This is my interview with Nycci as she shares her story living with Endometriosis, prolactinoma, arthritis, Raynaud’s, migraines, depression, anxiety, insomnia, and ADD. Please be respectful of Nycci and her story as it is told in her own words.
What is endometriosis http://www.mayoclinic.org/diseases-conditions/endometriosis/home/ovc-20236421
Learn about Arthritis http://www.arthritis.org/about-arthritis/understanding-arthritis/what-is-arthritis.php
Read about Raynaud’s http://www.medicinenet.com/raynauds_phenomenon/article.htm
What is your name, age, and disease/diseases?
NycciHorrick, 30, Endometriosis, Prolactinoma, Arthritis, Raynaud’s, Migraines, Depression, Insomnia, Anxiety, ADD
When did life change for you? It has been a very slow and progressive change so I can’t pin point it to a specific time
What was life like before disease?
I really don’t remember. My symptoms from the prolactinoma started when I was about 12. My migraines started around that time too.
How has your disease changed your life?
It makes everyday a challenge in some way or another. Because I can’t really remember life before the diseases I can’t really say how it has changed my life because basically this is all I know.
Please describe the best you can a day in the life of you?
I wake up, exhausted feeling like I have not slept at all no matter how many hours I was asleep. I crack my knees, back and neck so they won’t seize during the day. Then I convince myself to get out of bed. One foot on the floor than the other. WIN! Step one done. Then I get dressed, get coffee and head off to work.

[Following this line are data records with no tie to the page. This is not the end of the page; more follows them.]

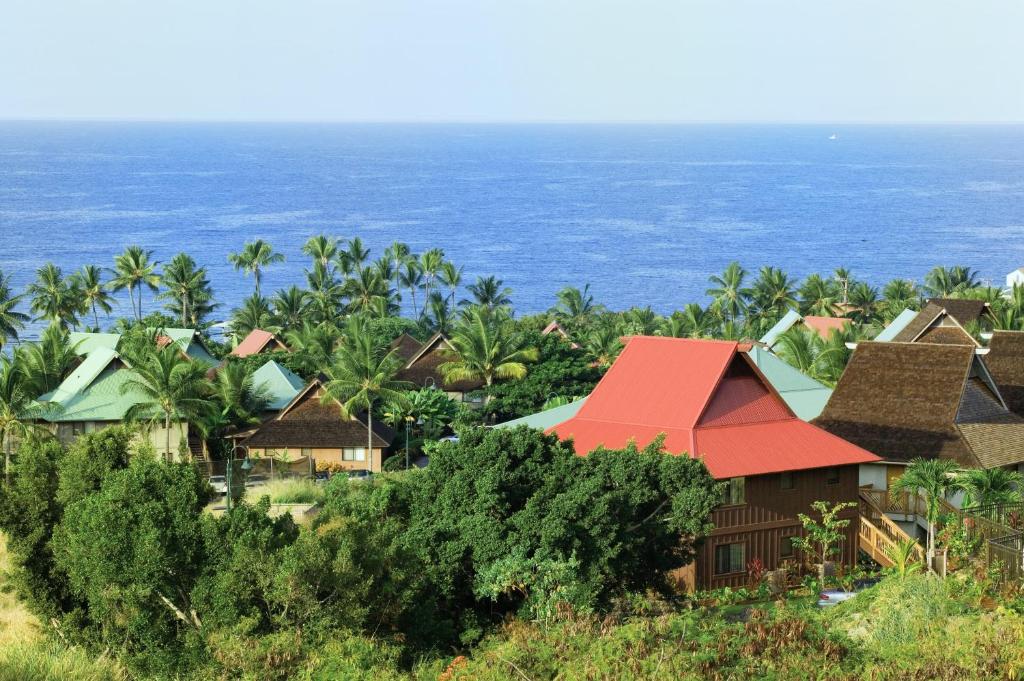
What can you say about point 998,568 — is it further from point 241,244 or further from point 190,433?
point 241,244

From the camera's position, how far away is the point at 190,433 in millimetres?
60031

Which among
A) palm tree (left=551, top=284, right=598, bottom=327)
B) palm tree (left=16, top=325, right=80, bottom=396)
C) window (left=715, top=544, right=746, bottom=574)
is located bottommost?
palm tree (left=551, top=284, right=598, bottom=327)

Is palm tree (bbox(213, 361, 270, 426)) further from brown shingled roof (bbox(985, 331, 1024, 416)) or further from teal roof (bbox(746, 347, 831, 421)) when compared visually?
brown shingled roof (bbox(985, 331, 1024, 416))

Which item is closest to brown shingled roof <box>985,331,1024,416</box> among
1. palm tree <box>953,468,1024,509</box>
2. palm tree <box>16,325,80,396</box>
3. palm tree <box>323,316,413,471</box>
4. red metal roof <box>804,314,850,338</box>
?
palm tree <box>953,468,1024,509</box>

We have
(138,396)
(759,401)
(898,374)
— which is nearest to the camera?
(759,401)

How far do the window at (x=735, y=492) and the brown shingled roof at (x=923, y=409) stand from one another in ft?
23.7

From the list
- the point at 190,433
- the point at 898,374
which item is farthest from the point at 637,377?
the point at 190,433

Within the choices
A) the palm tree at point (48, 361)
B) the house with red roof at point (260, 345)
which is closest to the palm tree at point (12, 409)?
the palm tree at point (48, 361)

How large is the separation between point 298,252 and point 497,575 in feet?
549

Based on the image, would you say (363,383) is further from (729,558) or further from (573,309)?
(573,309)

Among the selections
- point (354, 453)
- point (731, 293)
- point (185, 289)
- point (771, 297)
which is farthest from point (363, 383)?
point (771, 297)

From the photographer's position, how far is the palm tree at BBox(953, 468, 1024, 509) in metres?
34.4

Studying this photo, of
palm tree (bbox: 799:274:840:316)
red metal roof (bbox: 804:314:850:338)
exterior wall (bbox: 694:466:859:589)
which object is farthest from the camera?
palm tree (bbox: 799:274:840:316)

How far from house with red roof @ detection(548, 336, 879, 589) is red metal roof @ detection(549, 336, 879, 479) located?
26mm
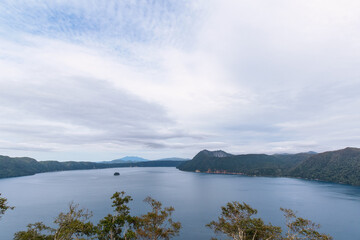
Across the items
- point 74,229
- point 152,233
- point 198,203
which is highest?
point 74,229

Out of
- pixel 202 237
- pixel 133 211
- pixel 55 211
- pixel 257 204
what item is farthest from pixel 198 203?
pixel 55 211

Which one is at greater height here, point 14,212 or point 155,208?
point 155,208

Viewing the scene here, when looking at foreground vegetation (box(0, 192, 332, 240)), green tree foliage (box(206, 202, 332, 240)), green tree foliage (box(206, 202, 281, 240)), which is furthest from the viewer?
green tree foliage (box(206, 202, 281, 240))

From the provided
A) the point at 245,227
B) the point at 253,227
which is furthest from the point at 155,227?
the point at 253,227

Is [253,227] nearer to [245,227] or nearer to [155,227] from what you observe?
[245,227]

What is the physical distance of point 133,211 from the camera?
91500 mm

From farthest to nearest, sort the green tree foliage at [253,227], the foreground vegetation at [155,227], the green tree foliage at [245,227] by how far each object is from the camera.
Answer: the green tree foliage at [245,227], the green tree foliage at [253,227], the foreground vegetation at [155,227]

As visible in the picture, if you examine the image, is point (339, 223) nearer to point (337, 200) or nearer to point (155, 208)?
point (337, 200)

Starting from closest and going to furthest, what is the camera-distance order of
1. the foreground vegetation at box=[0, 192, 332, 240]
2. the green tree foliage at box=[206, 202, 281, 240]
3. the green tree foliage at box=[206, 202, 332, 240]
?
the foreground vegetation at box=[0, 192, 332, 240], the green tree foliage at box=[206, 202, 332, 240], the green tree foliage at box=[206, 202, 281, 240]

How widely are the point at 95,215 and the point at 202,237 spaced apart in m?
52.6

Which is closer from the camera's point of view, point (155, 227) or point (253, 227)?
point (253, 227)

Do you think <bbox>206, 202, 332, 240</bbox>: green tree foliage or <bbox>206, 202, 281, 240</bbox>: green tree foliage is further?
<bbox>206, 202, 281, 240</bbox>: green tree foliage

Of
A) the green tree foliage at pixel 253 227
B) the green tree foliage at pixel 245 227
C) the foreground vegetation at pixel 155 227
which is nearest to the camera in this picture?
the foreground vegetation at pixel 155 227

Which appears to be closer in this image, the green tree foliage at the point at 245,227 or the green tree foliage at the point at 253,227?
the green tree foliage at the point at 253,227
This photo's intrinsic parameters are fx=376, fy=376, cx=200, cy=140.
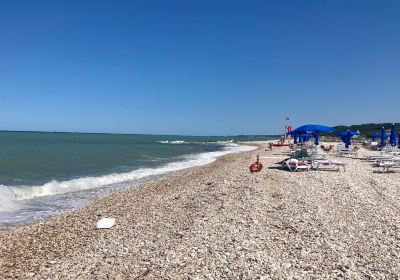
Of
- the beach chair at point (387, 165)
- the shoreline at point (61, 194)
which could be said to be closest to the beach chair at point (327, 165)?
the beach chair at point (387, 165)

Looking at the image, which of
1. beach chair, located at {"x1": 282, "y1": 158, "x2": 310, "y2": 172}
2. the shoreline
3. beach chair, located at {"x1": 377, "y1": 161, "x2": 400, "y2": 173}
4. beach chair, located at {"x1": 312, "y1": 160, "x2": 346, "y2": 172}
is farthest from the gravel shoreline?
beach chair, located at {"x1": 377, "y1": 161, "x2": 400, "y2": 173}

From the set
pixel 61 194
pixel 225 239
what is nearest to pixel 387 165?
pixel 225 239

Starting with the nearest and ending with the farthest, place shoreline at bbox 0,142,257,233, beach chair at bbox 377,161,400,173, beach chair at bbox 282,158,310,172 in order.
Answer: shoreline at bbox 0,142,257,233 < beach chair at bbox 282,158,310,172 < beach chair at bbox 377,161,400,173

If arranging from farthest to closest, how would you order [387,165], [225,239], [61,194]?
[387,165]
[61,194]
[225,239]

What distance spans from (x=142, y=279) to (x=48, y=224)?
18.1 feet

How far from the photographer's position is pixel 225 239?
7.59 m

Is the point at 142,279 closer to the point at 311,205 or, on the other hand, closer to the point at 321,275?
the point at 321,275

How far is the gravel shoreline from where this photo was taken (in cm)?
625

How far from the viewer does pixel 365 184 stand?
46.5 ft

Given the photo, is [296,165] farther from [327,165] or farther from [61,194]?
[61,194]

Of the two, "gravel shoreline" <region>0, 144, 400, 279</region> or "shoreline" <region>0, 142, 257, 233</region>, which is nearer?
"gravel shoreline" <region>0, 144, 400, 279</region>

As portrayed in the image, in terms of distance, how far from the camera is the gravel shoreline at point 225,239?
6.25 metres

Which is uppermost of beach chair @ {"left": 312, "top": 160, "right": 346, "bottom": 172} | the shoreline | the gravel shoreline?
beach chair @ {"left": 312, "top": 160, "right": 346, "bottom": 172}

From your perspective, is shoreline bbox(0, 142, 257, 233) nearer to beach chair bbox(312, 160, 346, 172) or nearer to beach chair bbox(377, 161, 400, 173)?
beach chair bbox(312, 160, 346, 172)
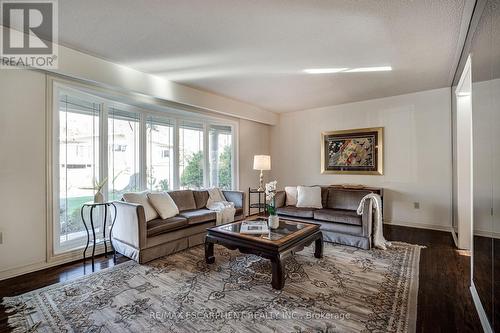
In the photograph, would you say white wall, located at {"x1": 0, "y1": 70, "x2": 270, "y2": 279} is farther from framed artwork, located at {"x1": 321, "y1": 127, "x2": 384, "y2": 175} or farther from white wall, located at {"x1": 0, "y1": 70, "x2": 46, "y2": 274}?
framed artwork, located at {"x1": 321, "y1": 127, "x2": 384, "y2": 175}

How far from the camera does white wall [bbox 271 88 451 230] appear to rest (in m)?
4.38

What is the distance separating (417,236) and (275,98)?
3.58 metres

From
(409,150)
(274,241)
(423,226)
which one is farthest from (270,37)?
(423,226)

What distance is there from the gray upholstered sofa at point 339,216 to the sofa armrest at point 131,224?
7.52ft

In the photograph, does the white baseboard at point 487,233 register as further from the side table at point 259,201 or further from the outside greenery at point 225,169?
the outside greenery at point 225,169

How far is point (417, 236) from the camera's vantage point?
13.3ft

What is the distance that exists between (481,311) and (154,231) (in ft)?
10.8

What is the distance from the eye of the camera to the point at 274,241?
2494mm

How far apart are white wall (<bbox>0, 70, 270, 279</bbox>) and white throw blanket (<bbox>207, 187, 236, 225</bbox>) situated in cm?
231

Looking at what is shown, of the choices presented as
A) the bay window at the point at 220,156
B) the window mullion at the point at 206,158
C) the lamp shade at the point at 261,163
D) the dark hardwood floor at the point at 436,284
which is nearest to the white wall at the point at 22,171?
the dark hardwood floor at the point at 436,284

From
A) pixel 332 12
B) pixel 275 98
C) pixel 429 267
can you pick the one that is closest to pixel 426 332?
pixel 429 267

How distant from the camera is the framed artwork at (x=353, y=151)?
5.00 meters

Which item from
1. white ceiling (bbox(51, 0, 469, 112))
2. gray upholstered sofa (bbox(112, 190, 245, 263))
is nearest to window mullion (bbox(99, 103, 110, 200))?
gray upholstered sofa (bbox(112, 190, 245, 263))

My husband is very sweet and he says very little to me until I have woken up enough to be capable of conversation. Then we are on our way to the bus, I try to convince myself that it won’t be that bad, some days I succeed, other days not so much. So I try to keep my anxiety in check. By this time I have been out of bed for less than an hour. Work is a challenge all of it’s own, but I figure out a way to get through.
I have all kinds of ergonomic accommodations, such as my chair, keyboard, mouse, monitors, desk and footrest. It helps make surviving the workday much easier. Then once work is over I need to get ready for another bus ride. Goody more stress. Once we get back to our car I start to relax and enjoy the drive home. Once we get home I need to figure out dinner, even though I am already exhausted. Ok, so I figure out dinner and get it made, another win.
After dinner I am done and head up to bed and hope that I can fall asleep quickly so I have a chance of getting a decent night sleep. On a good night I can be asleep in 30 min, on a bad night 2-3 hours if I even fall asleep. To me drifting in and out does not count. If I am successful in falling asleep I will probably wake up a few times over night and then all too soon my alarm goes off and it is time to start the whole adventure again.
What was/is the most challenging thing you have faced with disease?
Acceptance and understanding from others. I don’t expect them to understand and honestly I would not want anyone to understand because the only way to understand is if you live through it.
Do you find that you can keep up with others?
I feel like I can’t, but some days if I everything goes well I think I can
What would you tell others living with your disease?
Keep your chin up. You are not alone. You can do this!! Don’t compare yourself with anyone, no 2 people have the same journey.
What would you like to tell others that don’t live with chronic disease?
Please be patient and realize that I did not ask for this and I would wish it on no one. It is hard enough dealing with the hand I was dealt without your opinions and judgment to make it harder.
What have you learnt on your journey?
Each day is a fresh start to learn from yesterday and prepare for tomorrow. I have also learnt how precious the good days are and to enjoy every moment.
Is there anything you would like to add about your journey?
My family and friends that are there for me on this journey make such a huge difference!!!! Just by accepting me as I am provides me so much support and I cannot put into words how grateful I am for them.
Thank you for sharing your story with me and the world. You are an amazingly tough woman. Proud of you for sharing your stroy. Hopeful for you always.